Ilustração: David Oliveira | Texto: Teresa Carvalho

O despertador tocou. Maria esticou o braço para o desligar, enquanto confirmava o que diziam os ponteiros: 06h30.
De um salto, inicia a corrida feita de múltiplas intenções e tarefas: preparar o pequeno-almoço, finalizar a mochila do lanche das crianças, passar pela cama de cada uma a dar o beijinho de anúncio de novo dia, lembrar as instruções ditas todos os dias…
Neste rodopiar matinal de Maria, a algazarra acelerada vai tomando conta da casa, com o relógio a comandar os ritmos.
Em estilo concentrado, durante uma hora Maria socorreu tantos apelos que nem os conta:
– É esta camisa, mãe? Posso levar os ténis novos? Não quero cereais! Despacha-te mãe, não quero chegar tarde! Vais buscar-me cedo, mamã?
Com sorte, talvez consiga ter todos no carro a tempo de não apanhar filas de trânsito…
Finalmente todos! Acordados, alimentados, dentes lavados, penteados, com lanche pronto e mochila a tiracolo! E Maria a comandar, enquanto se conseguiu aprontar nos intervalos dos pronto-socorro.
Ao olhá-la, vê-se força, determinação e um tom feliz no olhar, que abafa dias e anos de cansaço, imparável na tarefa de preencher a vida das suas crianças, que lhe preenchem a alma.
No local de trabalho é um novo dia que começa. Outros cenários aguardam-na e esperam dela respostas e soluções. O sorriso pronto dá a leveza e espanta cansaço, que mais uma vez Maria silencia.
O horário de trabalho chegou ao fim. É tempo de Maria preparar-se para o novo rodopio de reunir os filhos que sempre a esperam com uma novidade, umas vezes de risos soltos, outras de queixume ou silêncio, mas sempre a esperar um aconchego amoroso de Maria, capaz de amenizar a dor ou de enobrecer os gestos que quase passavam despercebidos.
De regresso a casa depois de gerir a agenda das atividades dos filhos, esperam-na as tarefas de todos os dias: refeições, banho, roupas, trabalhos escolares, distribuir tarefas, salvar discussões, ensinar a crescer, adivinhar sonhos e medos não ditos, espreitar brincadeiras, e, novamente o relógio a marcar ritmo acelerado.

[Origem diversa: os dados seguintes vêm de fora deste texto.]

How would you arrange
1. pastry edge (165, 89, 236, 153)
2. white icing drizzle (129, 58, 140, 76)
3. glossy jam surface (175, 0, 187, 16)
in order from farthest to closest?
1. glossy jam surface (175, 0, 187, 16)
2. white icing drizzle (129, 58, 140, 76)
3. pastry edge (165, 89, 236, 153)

Chega a noite e o silêncio impõe-se, gradualmente, até Maria ficar sozinha, a arrumar, preparar o dia seguinte, confirmar agenda – e o relógio continua a marcar as horas, mas Maria já nem as vê. É que agora, no silêncio do sono solto e seguro dos seus meninos, que Maria protege e embala, só agora, Maria dá direito a que o cansaço do dia se faça ouvir, para logo ser esquecido no dia seguinte, com o toque do despertador.
Sim, o despertador tocará no dia seguinte, e no dia seguinte, e no seguinte, nas férias, nos domingos e feriados… o relógio tocará enquanto contarem com Maria para acautelar que todos estão bem, e tudo aquilo que precisam Maria assegurará – ao ritmo certo do relógio, que não sabe nada nem liga ao cansaço de Maria.
E quem sabe? E quem liga? Talvez nem Maria!
Quem reconhece? Talvez nem Maria!
Quem valoriza e agradece?
Mas Maria continua, ao ritmo dos relógios de quem dela precisa.